▶ Page extract:
====

How is Natural Language Processing different from Generative AI and Large Language Models?
Much of the excitement (and concern) around the potential of AI in international development, grew in response to the release of ChatGPT-3 in late 2022. The sophistication of its comprehension, and ability to generate different kinds of human text, put the question of what AI could do, front and centre for governments, companies and citizens around the world.
In international development, this spurred action in the policy sphere to begin creating effective governance structures around the technology. Many development organisations began developing use-cases which leveraged the potential of the technology to improve the efficiency of their delivery, and directly address the needs of people around the world.
But what is ChatGPT? ChatGPT is one example of a generative, large language model (LLM). Generative AI (GenAI) refers to the subset of AI technologies which focus on generating content, whether that be text, audio, or images. This is contrary to the applications we have looked at so far which have explored the challenge of recognising patterns within data and using those patterns to make predictions. GenAI solutions are both learning the patterns in existing datasets and using that understanding to generate novel content (Toner, 2023).

====

▶ The data:
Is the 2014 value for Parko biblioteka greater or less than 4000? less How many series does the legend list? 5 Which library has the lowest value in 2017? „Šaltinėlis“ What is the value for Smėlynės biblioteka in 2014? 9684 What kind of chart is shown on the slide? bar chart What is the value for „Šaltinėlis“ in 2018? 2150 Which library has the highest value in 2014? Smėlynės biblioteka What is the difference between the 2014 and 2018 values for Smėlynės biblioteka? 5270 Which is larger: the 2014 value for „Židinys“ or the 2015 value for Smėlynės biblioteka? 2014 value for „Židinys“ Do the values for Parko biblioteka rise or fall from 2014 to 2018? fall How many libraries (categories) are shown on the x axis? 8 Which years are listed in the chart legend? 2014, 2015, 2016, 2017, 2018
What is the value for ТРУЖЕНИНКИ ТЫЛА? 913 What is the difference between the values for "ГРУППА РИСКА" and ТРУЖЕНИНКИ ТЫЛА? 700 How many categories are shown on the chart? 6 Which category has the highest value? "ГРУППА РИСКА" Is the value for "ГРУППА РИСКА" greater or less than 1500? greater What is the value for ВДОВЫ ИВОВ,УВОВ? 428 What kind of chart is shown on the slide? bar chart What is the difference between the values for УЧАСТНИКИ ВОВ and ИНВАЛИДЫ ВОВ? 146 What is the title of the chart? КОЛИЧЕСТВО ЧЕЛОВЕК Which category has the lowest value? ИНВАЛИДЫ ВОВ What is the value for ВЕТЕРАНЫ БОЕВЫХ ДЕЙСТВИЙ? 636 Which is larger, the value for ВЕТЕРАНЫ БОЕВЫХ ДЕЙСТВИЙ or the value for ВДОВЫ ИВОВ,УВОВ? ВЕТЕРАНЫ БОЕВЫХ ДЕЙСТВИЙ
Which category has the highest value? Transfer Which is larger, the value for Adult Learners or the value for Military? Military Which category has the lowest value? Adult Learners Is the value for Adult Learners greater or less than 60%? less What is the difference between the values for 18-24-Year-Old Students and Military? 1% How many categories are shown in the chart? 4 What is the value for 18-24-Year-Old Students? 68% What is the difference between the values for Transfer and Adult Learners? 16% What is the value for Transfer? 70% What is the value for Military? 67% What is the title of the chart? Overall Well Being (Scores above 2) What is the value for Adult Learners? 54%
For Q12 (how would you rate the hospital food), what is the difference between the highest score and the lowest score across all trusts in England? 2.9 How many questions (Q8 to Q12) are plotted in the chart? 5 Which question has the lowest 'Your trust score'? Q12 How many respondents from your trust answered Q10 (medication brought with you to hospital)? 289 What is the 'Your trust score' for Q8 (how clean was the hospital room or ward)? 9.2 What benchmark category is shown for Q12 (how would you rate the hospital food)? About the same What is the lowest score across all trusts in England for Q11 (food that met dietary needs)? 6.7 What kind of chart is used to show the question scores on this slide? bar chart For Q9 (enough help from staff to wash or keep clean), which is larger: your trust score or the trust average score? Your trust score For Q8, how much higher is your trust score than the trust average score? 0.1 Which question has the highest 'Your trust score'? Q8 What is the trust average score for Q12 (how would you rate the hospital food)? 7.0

====

▶ Task list:
1. In the page on generative AI, what release in late 2022 set off much of the excitement and concern about AI in international development?
2. From the page on generative AI, write out the passage between "In international development, this" and "people around the world.", inclusive.
The data are separate material, apart from the page on generative AI.

▶ Answers by item:
1. The release of ChatGPT-3.

2.
In international development, this spurred action in the policy sphere to begin creating effective governance structures around the technology. Many development organisations began developing use-cases which leveraged the potential of the technology to improve the efficiency of their delivery, and directly address the needs of people around the world.